» **Page excerpt**:
US chip giant Nvidia has hired two prominent artificial intelligence (AI) experts who hail from China, underscoring the rising global recognition of talent from the mainland and their key contributions to the field's advancement.

Zhu Banghua and Jiao Jiantao, both alumni of China's Tsinghua University, said on their respective social media accounts that they joined Nvidia, sharing photos of themselves with Jensen Huang, the founder and CEO of the company.

Zhu, who received his bachelor's degree in electrical and electronics engineering from Tsinghua in 2018 and a PhD in electrical engineering and computer science from the University of California, Berkeley, in 2024, joined Nvidia's Nemotron team as a principal research scientist, according to Zhu's post on X from over the weekend.

Zhu's LinkedIn profile showed that he has also been an assistant professor at the University of Washington since September 2024.

"We'll be joining forces on efforts in [AI] model post-training, evaluation, agents, and building better AI infrastructure – with a strong emphasis on collaboration with developers and academia," Zhu said, adding that the team was committed to open-sourcing its work and sharing it with the world.

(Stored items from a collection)
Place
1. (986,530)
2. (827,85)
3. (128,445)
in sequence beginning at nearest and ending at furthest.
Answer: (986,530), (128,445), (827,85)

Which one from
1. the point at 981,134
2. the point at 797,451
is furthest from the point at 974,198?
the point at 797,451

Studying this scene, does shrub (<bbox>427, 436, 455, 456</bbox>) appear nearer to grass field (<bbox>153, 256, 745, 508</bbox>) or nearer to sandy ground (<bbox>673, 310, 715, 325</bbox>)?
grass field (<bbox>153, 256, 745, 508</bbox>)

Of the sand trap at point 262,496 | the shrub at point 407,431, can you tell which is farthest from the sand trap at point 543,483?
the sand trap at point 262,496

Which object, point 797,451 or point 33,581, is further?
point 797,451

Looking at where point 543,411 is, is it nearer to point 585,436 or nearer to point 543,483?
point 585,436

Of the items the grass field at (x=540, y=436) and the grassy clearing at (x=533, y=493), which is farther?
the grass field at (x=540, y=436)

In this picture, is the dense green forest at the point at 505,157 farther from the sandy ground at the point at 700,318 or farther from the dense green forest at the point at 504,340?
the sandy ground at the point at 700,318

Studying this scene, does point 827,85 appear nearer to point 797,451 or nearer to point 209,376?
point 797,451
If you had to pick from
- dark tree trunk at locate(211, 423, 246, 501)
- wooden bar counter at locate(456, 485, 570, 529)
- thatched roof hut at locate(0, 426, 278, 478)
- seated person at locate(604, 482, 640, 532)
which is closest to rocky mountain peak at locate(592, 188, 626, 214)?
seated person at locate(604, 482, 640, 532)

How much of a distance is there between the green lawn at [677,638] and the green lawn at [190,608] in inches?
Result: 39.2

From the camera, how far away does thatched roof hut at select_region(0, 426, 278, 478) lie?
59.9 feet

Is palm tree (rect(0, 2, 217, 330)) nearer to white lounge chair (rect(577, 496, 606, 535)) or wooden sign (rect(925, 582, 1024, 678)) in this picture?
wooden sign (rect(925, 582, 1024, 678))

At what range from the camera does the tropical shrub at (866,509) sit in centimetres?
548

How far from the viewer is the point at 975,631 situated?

» **Exercise details**: Pick up the news piece about Nvidia's two new AI hires after its final sentence and keep writing it.

» **Solved exercise**:
Nemotron is a group at Nvidia dedicated to building enterprise-level AI agents, according to the team's official website. The team's Nemotron multimodal models power AI agents for sophisticated text and visual reasoning, coding and tool-use capabilities.

Jiao, who received a PhD in electrical, electronics and communications in engineering from Stanford University in 2018 after graduating from Tsinghua with a bachelor's degree in electrical engineering, said on LinkedIn over the weekend that he joined Nvidia to "help push the frontier of artificial general intelligence (AGI) and artificial super intelligence (ASI)."